### Provided passage
# A question on measurment in QM

1. Jan 2, 2006

### wangyi

Hi,
I don't know whether the conserved quantities in QM are conserved in every conditions. For example, a state can be a non-eigenstate of energy, and when we measure the energy of this state, it falls into an eigenstate of energy. The former state does not have a definite energy, but the latter has. And, another measurment may get another different energy. Does it mean energy is not exactly conserved or it means we give the system some energy when we are measuring them?

Thank you very much and happy new year!

2. Jan 2, 2006

### fdarkangel

being a freshman on the subject, here's a freshman reply:

the energy conservation can be violated by $$\Delta E \Delta t \geq \frac{\hbar}{2}$$

3. Jan 2, 2006

### abszero

Actually, after the measurement as long as the system is undisturbed until you measure the energy again, you will keep getting the same energy values. This is true for any observable.

4. Jan 3, 2006

### linhtm

I think until today we know that the conserved quantities in QM are conserved in every conditions.
But in otherwise it may be not ,but it is in the future

5. Jan 3, 2006

### Galileo

As abszero said, a measurement on a system will disturb it in a fundamental manner. The wavefunction will 'collapse' into an eigenstate of the observable measured so an immediate measurement on the same quantity will yield the same result.

This is not the same as conservation of the physical quantity ofcourse. You could wait a while after the first measurement and let the state evolve according to the Schrödinger equation, then measure it again.
Energy eigenstates are called stationary states for the simple reason that the wavefunction only picks up a phase difference over time with no physical consequences, so it remains effectively in the same state. Energy is thus conserved.

### Given task A
Count the lines in the rows below that contain the word "located", treating uppercase and lowercase as different, and reply with the number alone.

[Records of spatial questions]
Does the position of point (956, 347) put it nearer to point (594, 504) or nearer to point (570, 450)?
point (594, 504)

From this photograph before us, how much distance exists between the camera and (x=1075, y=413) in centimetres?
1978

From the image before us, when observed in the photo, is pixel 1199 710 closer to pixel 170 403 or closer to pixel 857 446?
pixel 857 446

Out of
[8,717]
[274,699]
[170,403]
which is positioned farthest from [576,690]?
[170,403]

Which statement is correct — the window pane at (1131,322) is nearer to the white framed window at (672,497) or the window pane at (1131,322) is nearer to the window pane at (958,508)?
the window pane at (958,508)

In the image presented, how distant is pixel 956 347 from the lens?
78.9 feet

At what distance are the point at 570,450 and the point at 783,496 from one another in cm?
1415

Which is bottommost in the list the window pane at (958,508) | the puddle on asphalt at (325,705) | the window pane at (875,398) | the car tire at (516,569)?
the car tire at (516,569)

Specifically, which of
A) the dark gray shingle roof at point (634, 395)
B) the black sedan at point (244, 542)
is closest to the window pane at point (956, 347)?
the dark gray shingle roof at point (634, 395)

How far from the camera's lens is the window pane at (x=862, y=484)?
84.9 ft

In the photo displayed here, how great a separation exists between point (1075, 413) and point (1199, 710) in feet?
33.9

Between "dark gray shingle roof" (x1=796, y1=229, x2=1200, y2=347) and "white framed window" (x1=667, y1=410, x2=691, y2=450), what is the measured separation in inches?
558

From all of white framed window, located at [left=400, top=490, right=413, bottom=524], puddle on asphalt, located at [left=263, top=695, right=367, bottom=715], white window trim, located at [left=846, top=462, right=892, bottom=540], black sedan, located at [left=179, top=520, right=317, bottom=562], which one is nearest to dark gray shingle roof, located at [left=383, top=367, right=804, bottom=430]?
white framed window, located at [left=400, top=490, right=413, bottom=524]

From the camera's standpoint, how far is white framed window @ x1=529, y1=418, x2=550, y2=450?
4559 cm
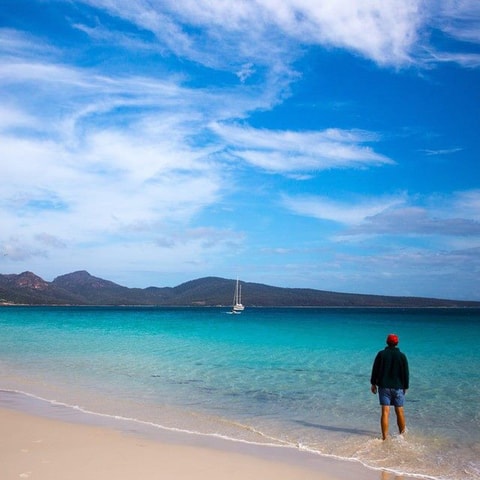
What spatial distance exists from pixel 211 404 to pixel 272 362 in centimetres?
1072

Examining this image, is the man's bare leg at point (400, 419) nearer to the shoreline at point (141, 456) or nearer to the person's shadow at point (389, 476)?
the shoreline at point (141, 456)

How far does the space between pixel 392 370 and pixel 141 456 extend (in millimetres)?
5281

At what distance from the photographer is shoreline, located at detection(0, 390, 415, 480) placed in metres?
7.85

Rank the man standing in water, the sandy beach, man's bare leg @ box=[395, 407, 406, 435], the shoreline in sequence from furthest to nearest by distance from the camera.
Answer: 1. man's bare leg @ box=[395, 407, 406, 435]
2. the man standing in water
3. the shoreline
4. the sandy beach

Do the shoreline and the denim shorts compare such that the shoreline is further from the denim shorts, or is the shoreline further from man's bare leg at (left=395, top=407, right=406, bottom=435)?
man's bare leg at (left=395, top=407, right=406, bottom=435)

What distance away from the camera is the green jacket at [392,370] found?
1063 centimetres

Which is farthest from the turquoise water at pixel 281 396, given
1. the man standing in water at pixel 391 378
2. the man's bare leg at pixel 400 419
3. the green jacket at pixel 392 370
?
the green jacket at pixel 392 370

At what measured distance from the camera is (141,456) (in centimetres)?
871

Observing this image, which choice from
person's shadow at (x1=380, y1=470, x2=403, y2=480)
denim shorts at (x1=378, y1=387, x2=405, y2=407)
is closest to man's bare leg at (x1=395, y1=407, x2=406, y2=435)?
denim shorts at (x1=378, y1=387, x2=405, y2=407)

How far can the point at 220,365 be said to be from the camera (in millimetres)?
23188

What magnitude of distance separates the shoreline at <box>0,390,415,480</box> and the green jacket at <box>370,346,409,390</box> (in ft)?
6.88

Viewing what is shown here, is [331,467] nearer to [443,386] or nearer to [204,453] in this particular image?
[204,453]

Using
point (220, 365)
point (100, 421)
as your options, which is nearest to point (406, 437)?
point (100, 421)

### Given task B
In the forum thread on measurement in quantum mechanics, what reason is given for calling energy eigenstates stationary states?

### Full solution A
3

### Full solution B
Over time, the wavefunction only picks up a phase difference with no physical consequences, so it remains effectively in the same state.